— Your goal —
Pick up the Morse Runner forum thread below after its last post and carry it on.

— Provided passage —

★ ★ ★ ★ ★ ★ ★

# Morse Runner



## R651400 (Jun 18, 2005)

Another thread asked "Is morse still alive?" Try this!!!
Probably as close to an old 500 kc/s simulation anyone can find.
Stick in your favourite ship's call sign, set speed to your taste then tick all the boxes and with speaker on, click "run" then F1
nb This is an ingenious amateur cw contest (test) simulator. 599 is QRK. QSA and quality of signal
To continue you must get the callsign and his qso number into the empty receive boxes then answer by pressing enter
or query the qso from the F button menu on the screen. 
It takes a bit getting used to!! 

http://morse-runner.software.informer.com/


----------



## Cisco (Jan 29, 2007)

Morse is alive and well.... the download here http://www.qsl.net/ik0ygj/enu/index.html on 'Zen and the Art' is quite 'interesting'...


----------



## Jack Lynch (Apr 12, 2006)

Interesting site on Google. Go to Jay Lenno Morse code v Texting(Frogger)

★ ★ ★ ★ ★ ★ ★

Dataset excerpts
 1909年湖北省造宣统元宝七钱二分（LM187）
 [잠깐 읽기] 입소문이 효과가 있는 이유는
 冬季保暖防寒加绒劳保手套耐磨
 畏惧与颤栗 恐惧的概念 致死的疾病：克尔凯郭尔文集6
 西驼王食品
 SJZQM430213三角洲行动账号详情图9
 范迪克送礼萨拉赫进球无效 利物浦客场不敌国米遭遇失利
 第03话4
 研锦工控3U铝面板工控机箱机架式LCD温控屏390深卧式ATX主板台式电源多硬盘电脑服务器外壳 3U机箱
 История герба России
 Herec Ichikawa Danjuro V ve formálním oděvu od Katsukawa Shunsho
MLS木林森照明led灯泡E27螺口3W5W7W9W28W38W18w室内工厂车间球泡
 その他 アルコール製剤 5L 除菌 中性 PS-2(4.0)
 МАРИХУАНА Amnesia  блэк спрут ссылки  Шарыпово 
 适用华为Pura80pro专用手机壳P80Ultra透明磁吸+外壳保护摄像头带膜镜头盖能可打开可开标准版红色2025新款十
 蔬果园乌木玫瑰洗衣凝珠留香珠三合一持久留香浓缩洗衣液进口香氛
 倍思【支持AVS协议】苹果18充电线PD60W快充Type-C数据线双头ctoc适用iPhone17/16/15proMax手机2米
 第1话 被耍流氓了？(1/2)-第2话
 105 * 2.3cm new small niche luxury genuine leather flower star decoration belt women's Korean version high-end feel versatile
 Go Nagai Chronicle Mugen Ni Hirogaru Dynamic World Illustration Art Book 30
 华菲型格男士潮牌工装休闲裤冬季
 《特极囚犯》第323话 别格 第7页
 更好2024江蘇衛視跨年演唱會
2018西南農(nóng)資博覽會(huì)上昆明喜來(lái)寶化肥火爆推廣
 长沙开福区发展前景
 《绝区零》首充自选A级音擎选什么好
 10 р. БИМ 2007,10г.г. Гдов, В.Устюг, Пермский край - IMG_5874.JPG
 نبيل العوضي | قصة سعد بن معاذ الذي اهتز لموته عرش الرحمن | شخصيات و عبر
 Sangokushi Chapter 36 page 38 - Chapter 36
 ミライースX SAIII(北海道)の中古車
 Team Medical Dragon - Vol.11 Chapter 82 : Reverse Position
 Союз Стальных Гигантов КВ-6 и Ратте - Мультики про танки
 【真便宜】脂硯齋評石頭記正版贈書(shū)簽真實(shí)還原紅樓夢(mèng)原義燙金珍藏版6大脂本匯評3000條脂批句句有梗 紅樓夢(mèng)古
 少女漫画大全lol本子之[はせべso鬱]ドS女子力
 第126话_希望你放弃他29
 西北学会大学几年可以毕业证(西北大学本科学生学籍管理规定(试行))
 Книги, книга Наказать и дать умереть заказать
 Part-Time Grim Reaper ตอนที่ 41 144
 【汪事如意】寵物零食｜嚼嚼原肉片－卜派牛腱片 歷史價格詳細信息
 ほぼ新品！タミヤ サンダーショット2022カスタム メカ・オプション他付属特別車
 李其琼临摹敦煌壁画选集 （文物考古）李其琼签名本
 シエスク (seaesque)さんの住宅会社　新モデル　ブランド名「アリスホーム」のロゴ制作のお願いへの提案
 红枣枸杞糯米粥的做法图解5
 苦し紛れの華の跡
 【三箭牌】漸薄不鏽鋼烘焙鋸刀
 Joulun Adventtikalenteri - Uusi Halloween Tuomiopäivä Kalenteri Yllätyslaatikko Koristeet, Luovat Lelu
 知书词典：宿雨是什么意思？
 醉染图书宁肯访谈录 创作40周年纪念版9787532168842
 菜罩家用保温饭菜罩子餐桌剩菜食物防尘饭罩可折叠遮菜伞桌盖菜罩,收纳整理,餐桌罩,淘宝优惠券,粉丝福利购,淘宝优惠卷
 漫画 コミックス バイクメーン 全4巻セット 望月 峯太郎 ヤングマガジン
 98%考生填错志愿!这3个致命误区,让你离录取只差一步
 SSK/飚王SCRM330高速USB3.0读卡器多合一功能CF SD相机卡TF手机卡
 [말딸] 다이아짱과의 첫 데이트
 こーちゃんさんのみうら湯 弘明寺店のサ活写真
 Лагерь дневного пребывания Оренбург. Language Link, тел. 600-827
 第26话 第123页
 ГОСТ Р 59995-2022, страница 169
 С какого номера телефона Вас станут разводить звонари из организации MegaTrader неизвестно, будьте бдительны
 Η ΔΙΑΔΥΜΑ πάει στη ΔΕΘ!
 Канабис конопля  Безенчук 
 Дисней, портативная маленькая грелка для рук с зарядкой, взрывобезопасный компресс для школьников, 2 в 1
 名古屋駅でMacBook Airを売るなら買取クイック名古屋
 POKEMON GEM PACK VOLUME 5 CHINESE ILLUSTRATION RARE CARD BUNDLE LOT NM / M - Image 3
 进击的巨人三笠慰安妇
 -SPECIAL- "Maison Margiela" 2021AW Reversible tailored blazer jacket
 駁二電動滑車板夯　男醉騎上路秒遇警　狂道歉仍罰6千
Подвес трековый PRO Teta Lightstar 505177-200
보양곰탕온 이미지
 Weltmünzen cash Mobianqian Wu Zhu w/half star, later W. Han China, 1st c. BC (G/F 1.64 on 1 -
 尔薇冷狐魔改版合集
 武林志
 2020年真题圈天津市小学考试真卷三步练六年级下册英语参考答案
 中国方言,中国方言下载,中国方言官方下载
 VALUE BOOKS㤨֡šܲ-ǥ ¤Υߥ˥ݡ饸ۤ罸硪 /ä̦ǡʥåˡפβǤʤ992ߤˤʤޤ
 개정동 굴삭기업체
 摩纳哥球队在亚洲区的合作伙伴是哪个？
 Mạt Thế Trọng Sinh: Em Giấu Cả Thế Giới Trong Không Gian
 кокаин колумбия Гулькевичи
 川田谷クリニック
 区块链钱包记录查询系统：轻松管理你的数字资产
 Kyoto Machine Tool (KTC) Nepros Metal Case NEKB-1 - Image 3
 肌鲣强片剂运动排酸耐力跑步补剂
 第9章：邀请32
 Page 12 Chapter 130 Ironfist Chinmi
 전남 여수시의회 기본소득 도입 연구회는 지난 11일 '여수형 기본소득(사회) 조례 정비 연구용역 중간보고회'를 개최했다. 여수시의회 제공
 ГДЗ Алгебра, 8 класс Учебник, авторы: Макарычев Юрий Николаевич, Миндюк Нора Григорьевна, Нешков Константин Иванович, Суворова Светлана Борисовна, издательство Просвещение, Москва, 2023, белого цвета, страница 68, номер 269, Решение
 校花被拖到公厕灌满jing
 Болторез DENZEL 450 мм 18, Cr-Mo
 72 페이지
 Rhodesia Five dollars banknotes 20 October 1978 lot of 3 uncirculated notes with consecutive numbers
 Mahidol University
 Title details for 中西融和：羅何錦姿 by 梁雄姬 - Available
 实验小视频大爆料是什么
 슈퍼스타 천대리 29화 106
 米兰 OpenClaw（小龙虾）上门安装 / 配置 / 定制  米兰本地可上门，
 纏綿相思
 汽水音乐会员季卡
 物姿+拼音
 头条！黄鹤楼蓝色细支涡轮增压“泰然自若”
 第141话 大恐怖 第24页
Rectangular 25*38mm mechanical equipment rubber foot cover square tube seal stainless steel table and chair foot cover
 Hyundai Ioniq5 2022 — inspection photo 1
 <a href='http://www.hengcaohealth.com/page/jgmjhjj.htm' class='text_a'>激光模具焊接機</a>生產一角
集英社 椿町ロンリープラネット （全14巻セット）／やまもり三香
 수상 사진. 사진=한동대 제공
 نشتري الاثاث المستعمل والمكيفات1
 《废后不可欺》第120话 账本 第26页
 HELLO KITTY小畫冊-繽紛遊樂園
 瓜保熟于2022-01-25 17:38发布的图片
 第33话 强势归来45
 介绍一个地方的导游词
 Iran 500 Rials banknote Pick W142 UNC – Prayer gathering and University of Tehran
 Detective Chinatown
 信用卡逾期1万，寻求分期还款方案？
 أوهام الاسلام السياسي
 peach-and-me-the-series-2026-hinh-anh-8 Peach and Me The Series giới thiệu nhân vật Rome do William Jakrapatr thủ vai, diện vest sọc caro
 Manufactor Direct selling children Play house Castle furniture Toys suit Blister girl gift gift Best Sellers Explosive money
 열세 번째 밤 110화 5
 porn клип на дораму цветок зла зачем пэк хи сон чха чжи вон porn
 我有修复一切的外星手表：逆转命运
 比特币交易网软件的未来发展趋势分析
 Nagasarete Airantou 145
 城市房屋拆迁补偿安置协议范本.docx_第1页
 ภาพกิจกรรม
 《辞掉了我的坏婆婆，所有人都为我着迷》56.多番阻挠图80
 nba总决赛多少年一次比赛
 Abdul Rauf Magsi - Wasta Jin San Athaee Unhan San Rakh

★ ★ ★ ★ ★ ★ ★

— Written answer —
----------



## n. liddell (sparks) (Nov 21, 2008)

just entered 500 kcs on google and came across you tube of The last night of coast stations in uk. Was pleasantly surprised that after nearly 40 years away my morse was not that bad, however kept hearing 73 transmitted (dah dah dit dit dit dit dit dit dah dah ) and can not for the life of me remember it's significance. At the risk of appearing a complete plonker - HELP


----------



## R651400 (Jun 18, 2005)

I linked morse-runner in the hope that someone else might give it a whirl.
Frankly the program in my opinion is ingenious and am still wondering how the software handles it
73 is an amateur exchange meaning best regards.
88 used a lot by French amateurs!!! Love and kisses.
And if you're really lucky you might get 88 QRO!!
The postage address in the old days for QSL cards for Russian radio amateurs was
PO Box 88 Moscow.


----------



## Robert M Hughes (Oct 16, 2010)

R651400 said:


> Another thread asked "Is morse still alive?" Try this!!!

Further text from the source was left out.